One place I worked the performance review was mostly a vehicle to formalize the bullshit "official" reason you weren't getting a good raise. The real reason was always "we reward politics, not hard work."
Another place used it as a quarterly tool to rehabilitate underperformers. That way management could point to the reviews as action they were taking to improve their underlings. If you were a good performer you could write down any recycled goals or nonsense and no one cared.
Good summary. I have worked at both of the above places. Annual reviews are BS.
My favorite year was the year there was a salary freeze, so my "score" on the review was irrelevant. My lazy self-promoting boss had all of us write his portion for him. He gave us about a month's notice to do his part. So, I got out the thesauraus and used all of the words I could find for fantastic, exceptional, visionary, etc. Every minor thing I had done, no matter how trivial, I mentioned as if it was extremely important. I spent the whole month remembering things and adding them until it was probably 4 times as long as a normal review. Mostly I wanted to see what his reaction would be, if he would even take the time to edit it, or if we would really sit down to talk about it like we were supposed to. He just signed it and never scheduled our meeting to talk it over but forwarded it to me for my signature on my part. Then by the time the next review rolled around he had left the company and I had a brand new boss who was using what I wrote the previous year as a template because he seemed to have no clue about what I did for a living or that my ex-boss didn't write what was in the file. I got a huge raise that second year. ;-)
Now I keep a running file. Every time I do anything that could go on the form, any time I get a compliment, it goes in the file. Makes it a snap to write my part when the time comes, which is good since I'm in an environment where what I put on the paper is irrelevant to advancement and pay increases anyway (really it just boils down to numbers you produce, how much you whine about getting paid more, and how much people like you), so I'm just trying to make doing it quick and easy.

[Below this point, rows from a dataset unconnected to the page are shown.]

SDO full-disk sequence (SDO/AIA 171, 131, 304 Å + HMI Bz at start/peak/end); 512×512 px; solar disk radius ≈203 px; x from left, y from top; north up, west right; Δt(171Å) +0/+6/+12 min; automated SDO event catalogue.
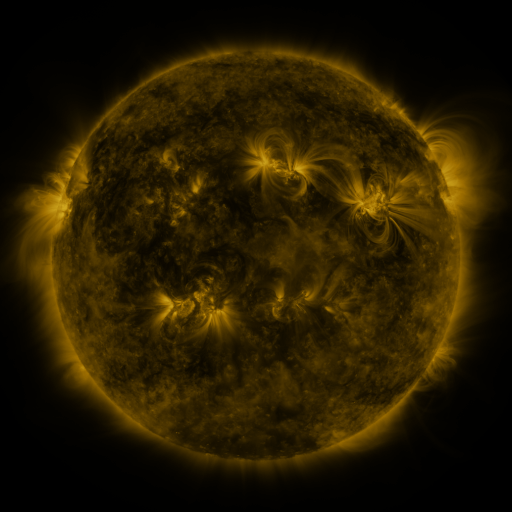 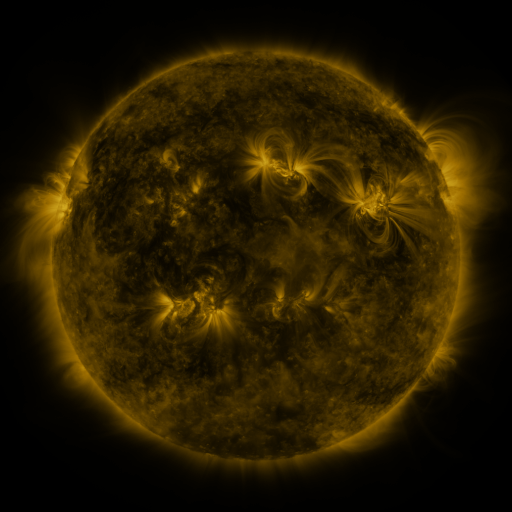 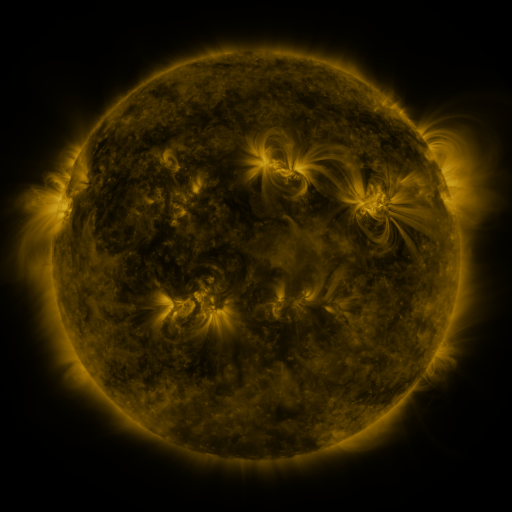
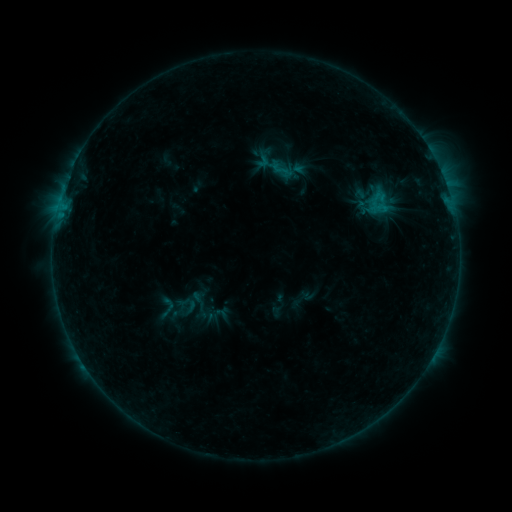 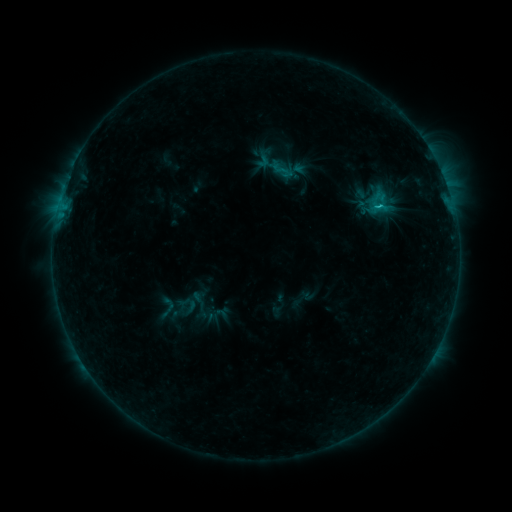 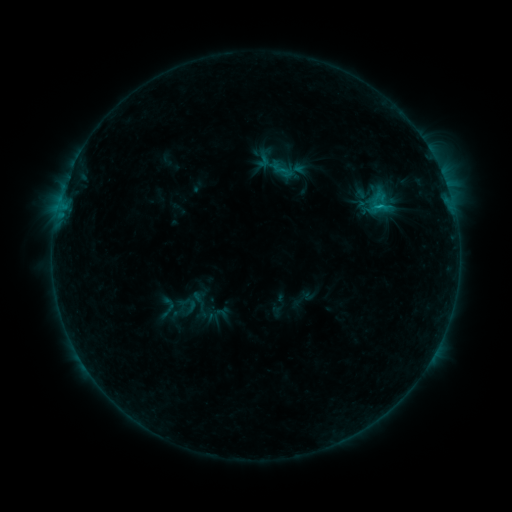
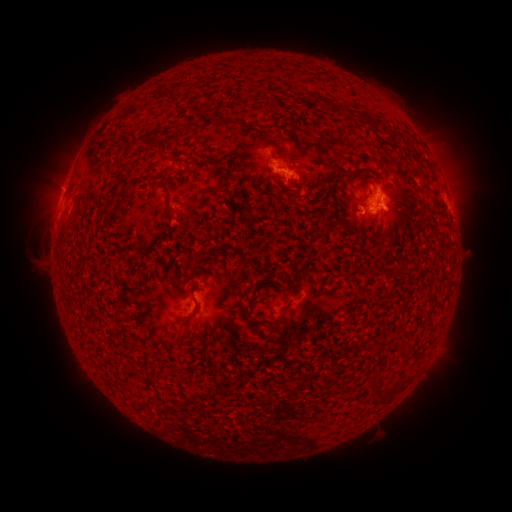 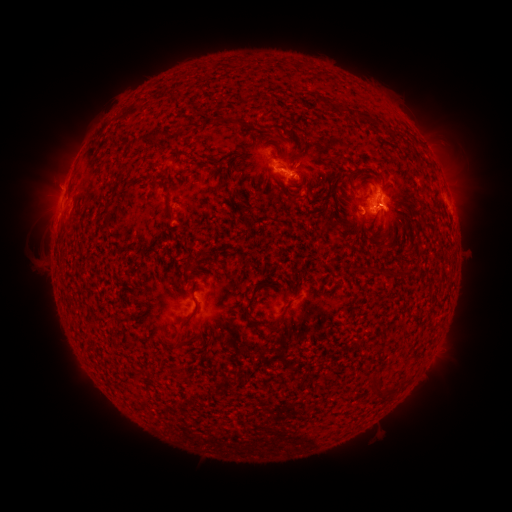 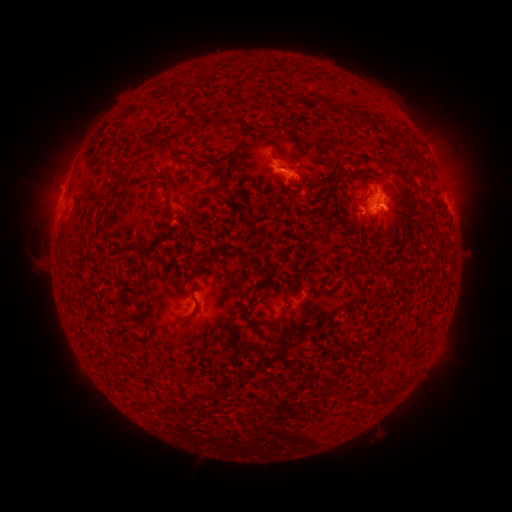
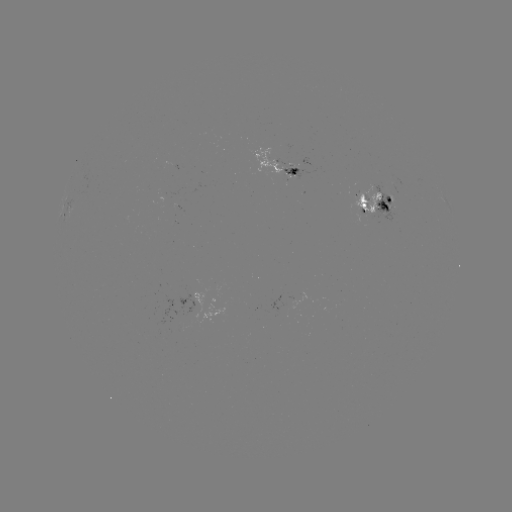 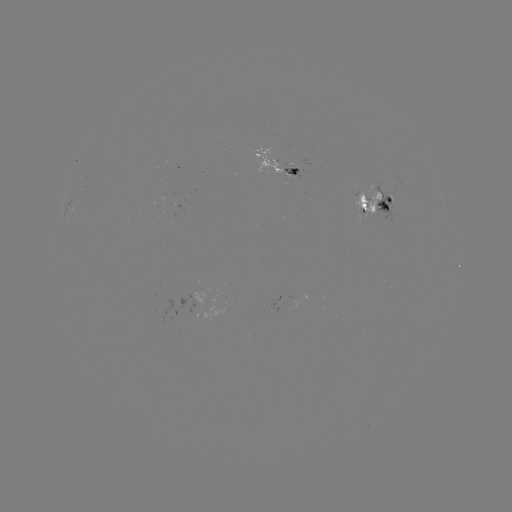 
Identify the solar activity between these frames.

Mozar, I know bragging isn't really your thing, but have fun making your part of the review an account about how incredibly awesome you are. Keep it totally positive (even the weakness part, find some way to twist it around to a strength.) Use the thesaurus function to find more words for polite, timely, efficient, dependable, whatever. Make a list of every single customer or project to create a log of your work. Steadfastly succinct, punctual, and businesslike, which many customers appreciate? That seems like you. Good luck.